The Greek template for the story was political for its time, exemplifying a pivotal Greek victory as a showpiece for the consequences of hubris. “”300″” is no different, lacing every line of the movie’s dialogue with political bias a la the current Iraq war. When not extolling the supreme value of freedom every chance they get, Director Zack Snyder’s characters like reminding themselves of the cost of freedom with the repeated line “”freedom isn’t free,”” and parallels with the Marine invasion of Iraq are palpable when the Persian campaign of terror arrives at the Spartan doorsteps and the Spartan king Leonidas (Gerard Butler) decides to lead an elite troop of hoplites to defend their country’s freedom. But his fellow leaders disapprove of his brash actions. Sound familiar? There is even a climactic plea by the Spartan queen before an assembly of senators, begging them to send more troops.
Despite the unnecessary politics, the movie doesn’t suffer because it remains true to its ultimate goal of providing its audience with an endless stream of kick-ass fight scenes and compulsory nudity.

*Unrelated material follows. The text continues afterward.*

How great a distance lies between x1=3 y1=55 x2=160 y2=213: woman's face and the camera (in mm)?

Unlike “”Gladiator,”” in which the plot drives the violence, the violence in “”300″” clearly drives the plot, and audiences seeking a serious look at war, or Greek history for that matter, should simply look elsewhere. “”300″” is really just about violence for the sake of violence, and nudity for the sake of nudity. If that’s what you’re after, then you can sit back and gorge on this visceral masterpiece.
No one involved in the movie has a very exciting resume. Snyder’s only significant claim to fame was the absurd romp in zombie land that was 2004’s “”Dawn of the Dead,”” and his co-writer Kurt Johnstad has nothing but forgotten independent films under his belt. Fong’s only experience has been in television shows. But they came together to breathe amazing life into Miller’s comic. The “”300″” comic book upon which this movie-theater powerhouse is based never received much acclaim, but it’s going to leave a dent in box-office sales like few before it, and movie stills are going to litter laptop wallpapers across chemistry classes for years to come.